If we look at the American League in 2021, we can see that teams used multiple DHs:
· Baltimore: 11 DHs used (3 with at least 21 games)
· Boston: 15 DHs used (3 with at least 6 games)
· Chicago: 18 DHs used (4 with at least 18 games)
· Cleveland: 13 DHs used (3 with at least 7 games)
· Detroit: 16 DHs used (4 with at least 11 games)
· Houston: 14 DHs used (3 with at least 10 games)
· Kansas City: 13 DHs used (4 with at least 19 games)
· Los Angeles: 6 DHs used (Ohtani had 126 games)
· Minnesota: 15 DHs used (3 with at least 11 games)
· New York: 8 DHs used (3 with at least 13 games)
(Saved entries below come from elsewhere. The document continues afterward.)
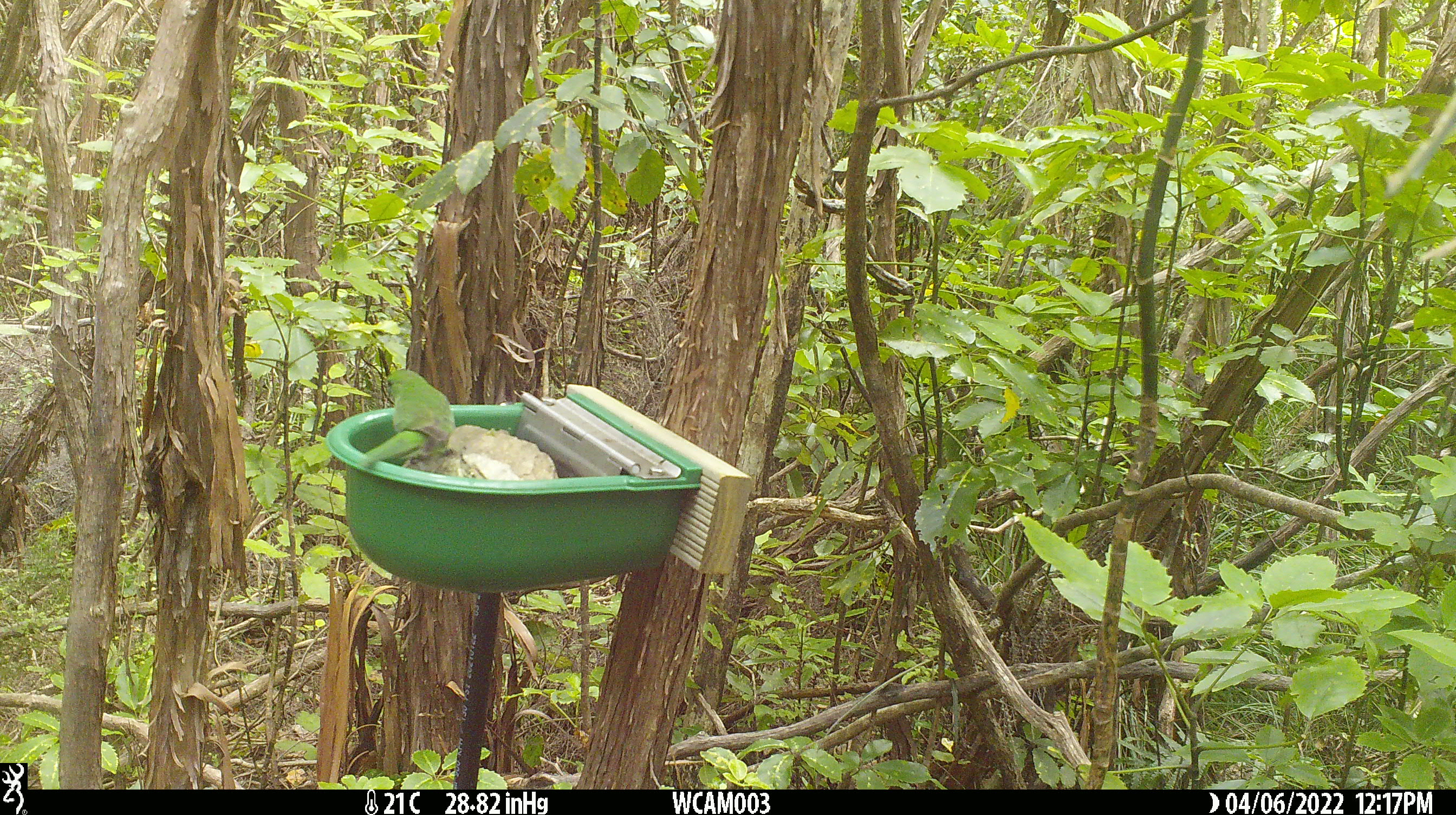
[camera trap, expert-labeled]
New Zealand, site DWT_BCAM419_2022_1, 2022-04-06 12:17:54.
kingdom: Animalia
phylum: Chordata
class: Aves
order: Psittaciformes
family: Psittaculidae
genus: Cyanoramphus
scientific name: Cyanoramphus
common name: parakeet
· Oakland: 17 DHs used (3 with at least 18 games)
· Seattle: 15 DHs used (3 with at least 26 games)
· Tampa Bay: 14 DHs used (3 with at least 19 games)
· Texas: 20 DHs used (8 with at least 11 games)
· Toronto: 20 DHs used (7 with at least 11 games)
Because of this, combined with an added hitting slot for 15 teams, Freddie Freeman’s demand just went up. The economics 101 of supply vs. demand does not favor the Atlanta Braves in this situation.
Typically in situations where a team likes a player and the player likes the team, the contract leans towards who has more leverage. The leverage just took a huge shift in Freddie’s direction.
Whether this just means Freddie Freeman will leverage other team’s offers for more money, or if he is actually considering them is yet to be seen.
Draft pick compensation being taken away is a huge deal for the Atlanta Braves
Just like the DH being implemented, the draft pick compensation has a direct impact on Freddie Freeman’s market. The Atlanta Braves extended a qualifying offer to Freddie Freeman, which in the old system meant that any other team who signed him would forfeit their applicable draft pick to Atlanta.
This was a form of leverage for Atlanta because they did not have to forfeit a draft pick when any of the other 29 teams would. That leverage is now gone.
Since the previous CBA, players with a draft pick attached to them have traditionally had more difficulty getting what they believe their market value is. This helps the team that attached the draft pick to have to upper hand in re-signing the player. This advantage no longer exists.
If you combine the 2 new rule changes, it will most likely result in 2 scenarios
The first scenario is one that most Braves fans probably hope for. This scenario is that the Atlanta Braves will cave and pay Freddie Freeman for his rumored 6th year road block since he now has more negotiating leverage.
The second scenario is the opposite. Freddie Freeman’s demand may have increased much more than the Atlanta Braves front office is willing to pay.
Whatever happens, it is safe to say that when the lockout ends, Braves fans will be on the edge of their seats.